In vitro kinase activity of TYK2 WT, TYK2 S431G, and TYK2 R832W proteins. TYK2 was immunoprecipitated with anti-TYK2 Ab from non-stimulated cells or cells stimulated with IFNα (500 pM) for 15 min and subjected to in vitro kinase reaction in the presence or absence of 30 μM ATP for 5 min at 30 °C. Recombinant STAT3 (rSTAT3) was added to the reaction as exogenous substrate. The phosphorylation level of the indicated proteins was analysed by immunoblotting. STAT3 phosphorylation was represented relative to rSTAT3 and then to TYK2, to account for differences in the amount of immunoprecipitated TYK2 in each sample. Values are expressed as percentage of the highest value of each membrane. A representative result of three independent experiments is shown.

Figure 5

Interaction of four-point-one, ezrin, radixin, moesin (FERM) and src-homology 2 (SH2) domains of TYK2 with IFNAR1−α/β receptor alpha chain (IFNAR1). (A) 3D representation of the interaction of TYK2 FERM and SH2 domains with IFNAR1 (ID PDB: 4PO6). FERM domain is represented by subdomains (F1, F2, and F3) in red, SH2 domain in blue, and IFNAR1 in yellow; the sites of TYK2 R425 and S431 are represented with spheres in the protein structure and are indicated with black arrows. (B) Structural models from 0 to 50 ns of molecular dynamics (MD) of the TYK2–IFNAR1 complex, using the WT, R425H and S431G mutants. (C) Root mean square deviation (RMSD) and root mean square fluctuation (RMSF) of the TYK2 WT–IFNAR1, the TYK2 R425H–IFNAR1, and TYK2 S431G–IFNAR1 complexes. RMSD as a function of time (left) and RMSF vs. residues (right).

Figure 6

TYK2 expression in B-cell precursor acute lymphoblastic leukaemia (B-ALL) patients. qPCR was performed on cDNA obtained from 1 μg of RNA isolated from the bone marrow of B-ALL patients and peripheral blood mononuclear cells (PBMCs) of healthy donors.
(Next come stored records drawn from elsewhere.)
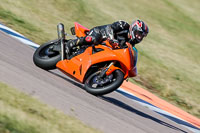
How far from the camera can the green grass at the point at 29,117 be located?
3426 millimetres

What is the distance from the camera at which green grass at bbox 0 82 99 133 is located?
3.43m

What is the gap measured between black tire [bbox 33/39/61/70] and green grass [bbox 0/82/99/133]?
1.92 m

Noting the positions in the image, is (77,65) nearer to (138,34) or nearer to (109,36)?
(109,36)

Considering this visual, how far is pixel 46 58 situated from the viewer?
639 cm

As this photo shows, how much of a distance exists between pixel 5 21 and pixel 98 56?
191 inches

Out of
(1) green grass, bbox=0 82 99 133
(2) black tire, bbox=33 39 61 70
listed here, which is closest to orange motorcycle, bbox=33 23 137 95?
(2) black tire, bbox=33 39 61 70

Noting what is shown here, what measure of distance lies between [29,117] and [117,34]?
3033mm

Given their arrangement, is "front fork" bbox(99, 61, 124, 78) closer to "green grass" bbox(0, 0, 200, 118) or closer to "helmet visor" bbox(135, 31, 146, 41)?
"helmet visor" bbox(135, 31, 146, 41)

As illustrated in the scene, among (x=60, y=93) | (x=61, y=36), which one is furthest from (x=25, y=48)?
(x=60, y=93)

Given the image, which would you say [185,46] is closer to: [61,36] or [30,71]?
[61,36]

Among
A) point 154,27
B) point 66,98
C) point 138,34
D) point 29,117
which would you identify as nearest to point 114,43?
point 138,34

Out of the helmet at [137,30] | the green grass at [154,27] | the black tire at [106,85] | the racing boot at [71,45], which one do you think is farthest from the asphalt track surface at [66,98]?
the green grass at [154,27]

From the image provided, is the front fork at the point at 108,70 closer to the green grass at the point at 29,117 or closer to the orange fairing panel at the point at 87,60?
the orange fairing panel at the point at 87,60

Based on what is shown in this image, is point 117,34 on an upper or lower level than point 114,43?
upper
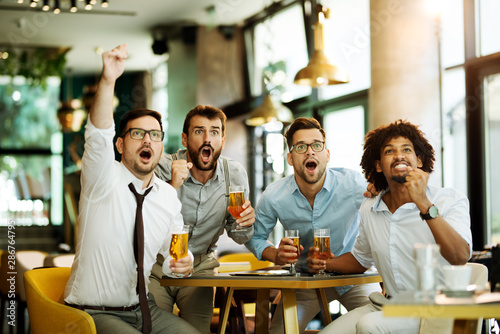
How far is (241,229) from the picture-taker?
3.19m

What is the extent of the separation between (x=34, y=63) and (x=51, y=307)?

For each sample, data were standardised against GAPDH expression. (A) Total B-ALL patients compared to healthy donors. Red line shows the median in each group (1.009 vs. 0.7594). (B) Age-related TYK2 expression in B-ALL patients. Children under 18 years compared to adults (median: 0.9147 vs. 0.3609). Patients with TYK2 variants are highlighted with different colours. * p < 0.05, *** p ≤ 0.001.